- Born: Hu Ting-ting 11 September 1979 (age 46) Oxford, England, UK
- Education: Duke University (BA) University of Oxford (MPhil)
- Occupation: actress
- Years active: 2004-present

Chinese name
- Traditional Chinese: 胡婷婷
- Simplified Chinese: 胡婷婷

Standard Mandarin
- Hanyu Pinyin: Hú Tíngtíng
- Musical career
- Also known as: Judy Hu
- Origin: Republic of China (Taiwan)

= Hu Ting-ting =

Taiwanese actress

Hu Ting-ting or Judy Hu (胡婷婷 (Hú Tíngtíng); born 11 September 1979) is an English-born Taiwanese actress.

==Biography==

She was born in Oxford and moved to Taiwan at the age of 6, and later with her parents moved to the United States for high school and college. She went to Duke University gaining a B.A. degree in public policy, and studied for her master's degree at the University of Oxford.
════
**Goal**
Copy out the profile of Hu Ting-ting above word for word, from the opening birth line to the final sentence about her master's degree at the University of Oxford.

**Extracted information**
════
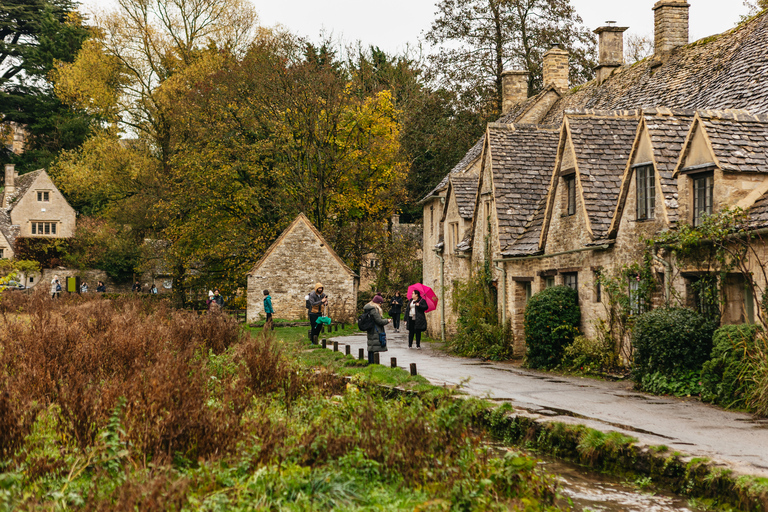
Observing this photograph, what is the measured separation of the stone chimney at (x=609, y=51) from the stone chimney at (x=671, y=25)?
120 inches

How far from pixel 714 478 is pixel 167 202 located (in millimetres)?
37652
════
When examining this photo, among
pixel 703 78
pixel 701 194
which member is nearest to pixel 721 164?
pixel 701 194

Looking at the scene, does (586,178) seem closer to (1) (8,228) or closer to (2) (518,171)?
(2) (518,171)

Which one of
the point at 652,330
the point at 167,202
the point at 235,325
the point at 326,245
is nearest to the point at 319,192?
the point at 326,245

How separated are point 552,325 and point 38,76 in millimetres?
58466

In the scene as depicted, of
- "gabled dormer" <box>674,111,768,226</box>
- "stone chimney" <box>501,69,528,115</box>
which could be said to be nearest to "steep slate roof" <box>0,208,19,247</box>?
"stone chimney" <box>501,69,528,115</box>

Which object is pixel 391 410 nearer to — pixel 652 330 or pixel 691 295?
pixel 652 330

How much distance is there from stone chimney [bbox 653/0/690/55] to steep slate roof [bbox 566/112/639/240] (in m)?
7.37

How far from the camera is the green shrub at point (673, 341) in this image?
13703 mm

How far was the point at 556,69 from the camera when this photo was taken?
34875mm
════
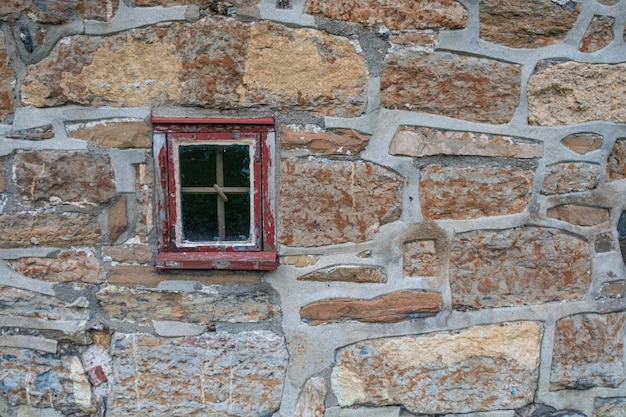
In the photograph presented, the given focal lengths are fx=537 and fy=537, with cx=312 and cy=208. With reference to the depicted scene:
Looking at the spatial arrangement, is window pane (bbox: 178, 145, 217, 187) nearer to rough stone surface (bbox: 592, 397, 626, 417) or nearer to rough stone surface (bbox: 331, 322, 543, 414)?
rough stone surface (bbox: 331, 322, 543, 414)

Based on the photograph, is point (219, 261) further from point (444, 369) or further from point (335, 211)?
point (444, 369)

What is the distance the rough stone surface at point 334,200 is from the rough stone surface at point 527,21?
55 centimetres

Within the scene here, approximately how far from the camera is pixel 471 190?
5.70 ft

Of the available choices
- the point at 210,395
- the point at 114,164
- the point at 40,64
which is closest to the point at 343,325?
════
**Expected output**
- Born: Hu Ting-ting 11 September 1979 (age 46) Oxford, England, UK
- Education: Duke University (BA) University of Oxford (MPhil)
- Occupation: actress
- Years active: 2004-present

Chinese name
- Traditional Chinese: 胡婷婷
- Simplified Chinese: 胡婷婷

Standard Mandarin
- Hanyu Pinyin: Hú Tíngtíng
- Musical career
- Also known as: Judy Hu
- Origin: Republic of China (Taiwan)

= Hu Ting-ting =

Taiwanese actress

Hu Ting-ting or Judy Hu (胡婷婷 (Hú Tíngtíng); born 11 September 1979) is an English-born Taiwanese actress.

==Biography==

She was born in Oxford and moved to Taiwan at the age of 6, and later with her parents moved to the United States for high school and college. She went to Duke University gaining a B.A. degree in public policy, and studied for her master's degree at the University of Oxford.